--- START ---
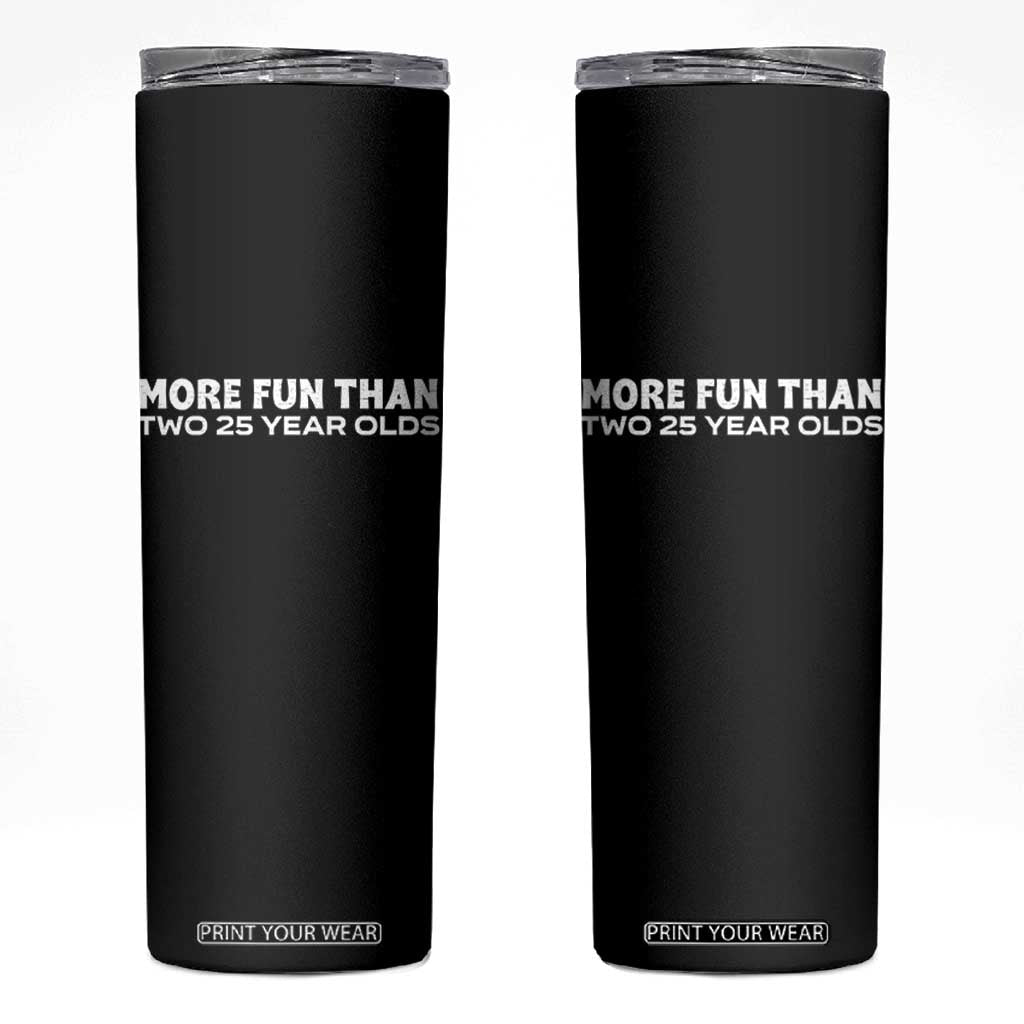 More Fun Than Two Twenty Five Year Olds 50th Birthday Skinny Tumbler 50 Year Old Gift TS10 Black Print Your Wear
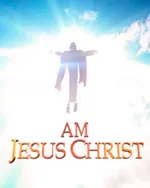 I Am Jesus Christ
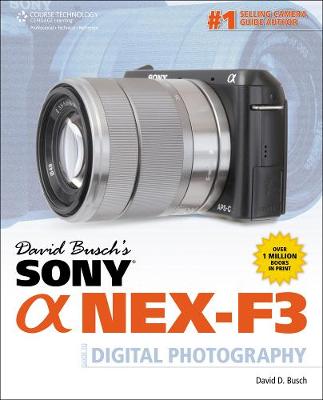Cover of David Busch's Sony Alpha NEX-F3 Guide to Digital Photography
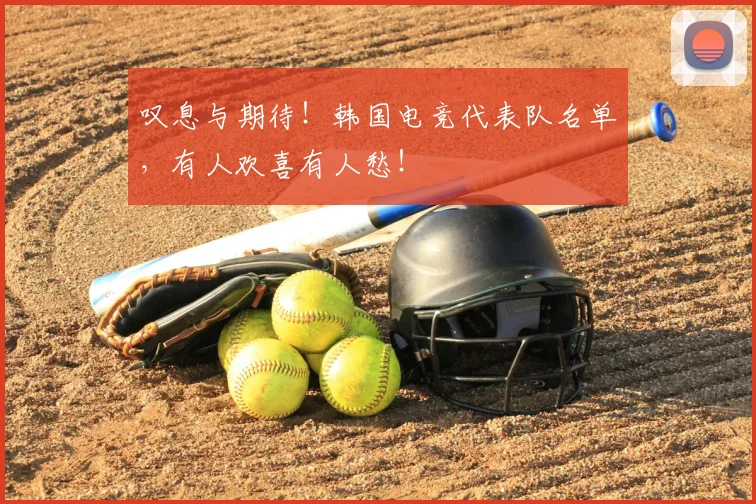 叹息与期待！韩国电竞代表队名单，有人欢喜有人愁！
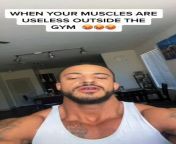 muscles useless outside gym? from malikavarora outside gym
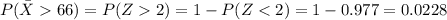 P(\bar X 66)=P(Z2)=1-P(Z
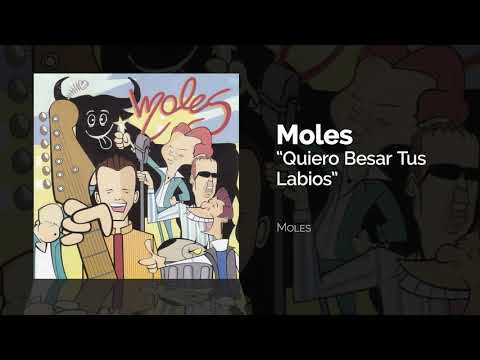 Los Moles - Quiero Besar Tus Labios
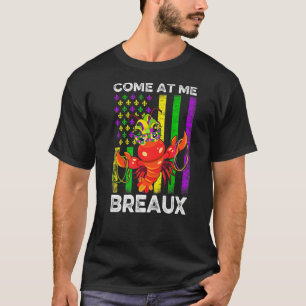 Come At Me Breaux American Flag Crawfish Beads Mar T-Shirt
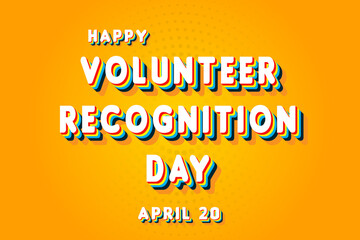 Happy Volunteer Recognition Day, April 20. Calendar of April Retro Text Effect, Vector design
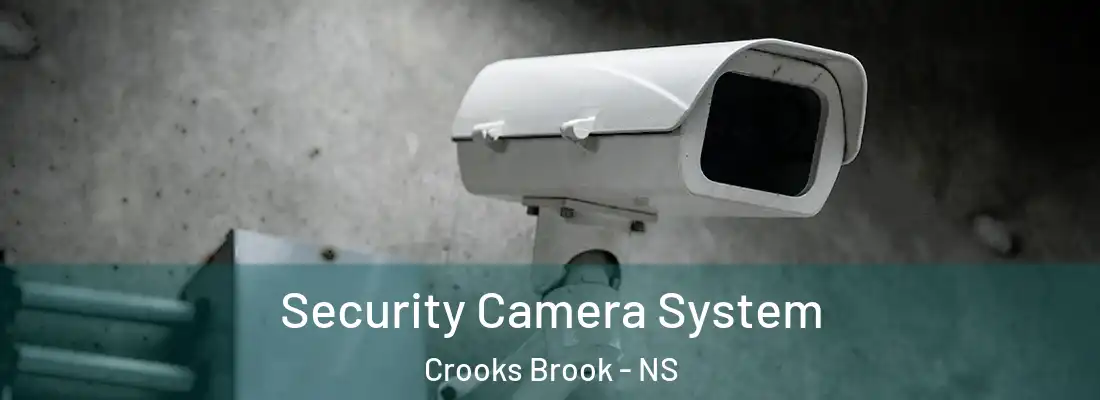 Security Camera System Crooks Brook - NS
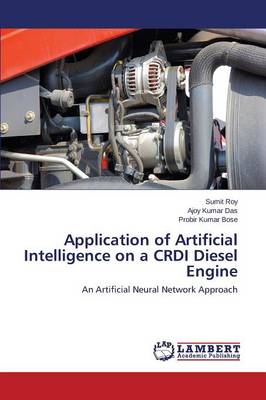 Application of Artificial Intelligence on a Crdi Diesel Engine (Paperback)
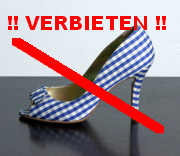 Es gibt nur eins: auch vorne
                          offene St�ckelschuhe verbieten, um die
                          Gesellschaft vor Sachbesch�digung, falschem
                          Stolz und schwerer K�rperverst�mmelung und vor
                          hohen Gesundheitskosten zu bewahren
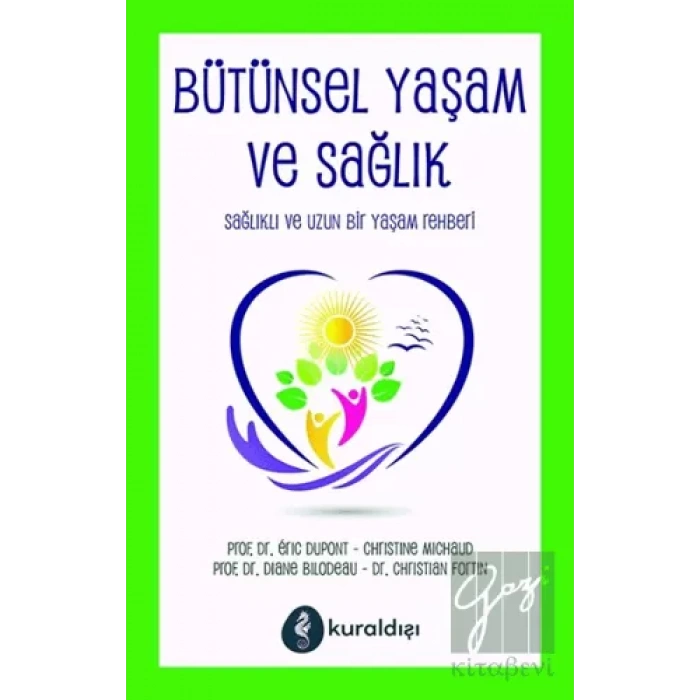 Bütünsel Yaşam ve Sağlık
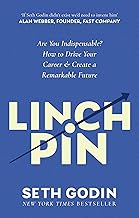 Linchpin: Are You Indispensable? How to drive your career and create a remarkable future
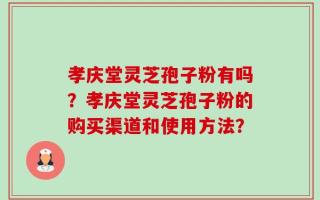 孝庆堂灵芝孢子粉有吗？孝庆堂灵芝孢子粉的购买渠道和使用方法？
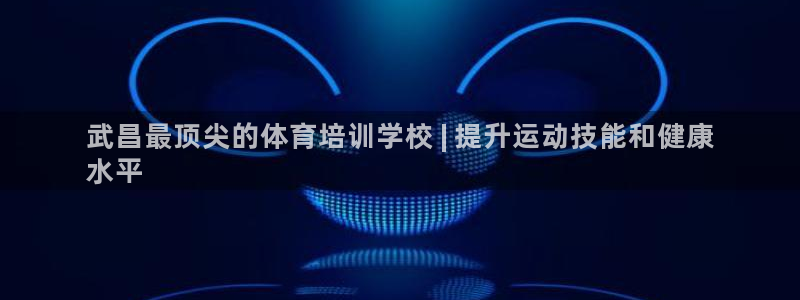 欧陆是什么平台：武昌最顶尖的体育培训学校 | 提升运
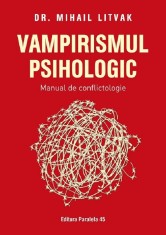 Vampirismul Psihologic. Manual De Conflictologie, Mihail Litvak - Editura Paralela 45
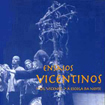 ensaios vicentinos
--- END ---
» **WORK INSTRUCTION**
Repeat the lines above, replacing "gym" with "workout" wherever it appears and leaving everything else unchanged. Omit the pictures.

» **OUTPUT**
 More Fun Than Two Twenty Five Year Olds 50th Birthday Skinny Tumbler 50 Year Old Gift TS10 Black Print Your Wear
 I Am Jesus Christ
Cover of David Busch's Sony Alpha NEX-F3 Guide to Digital Photography
 叹息与期待！韩国电竞代表队名单，有人欢喜有人愁！
 muscles useless outside workout? from malikavarora outside workout
 P(\bar X 66)=P(Z2)=1-P(Z
 Los Moles - Quiero Besar Tus Labios
 Come At Me Breaux American Flag Crawfish Beads Mar T-Shirt
 Happy Volunteer Recognition Day, April 20. Calendar of April Retro Text Effect, Vector design
 Security Camera System Crooks Brook - NS
 Application of Artificial Intelligence on a Crdi Diesel Engine (Paperback)
 Es gibt nur eins: auch vorne
                          offene St�ckelschuhe verbieten, um die
                          Gesellschaft vor Sachbesch�digung, falschem
                          Stolz und schwerer K�rperverst�mmelung und vor
                          hohen Gesundheitskosten zu bewahren
 Bütünsel Yaşam ve Sağlık
 Linchpin: Are You Indispensable? How to drive your career and create a remarkable future
 孝庆堂灵芝孢子粉有吗？孝庆堂灵芝孢子粉的购买渠道和使用方法？
 欧陆是什么平台：武昌最顶尖的体育培训学校 | 提升运
 Vampirismul Psihologic. Manual De Conflictologie, Mihail Litvak - Editura Paralela 45
 ensaios vicentinos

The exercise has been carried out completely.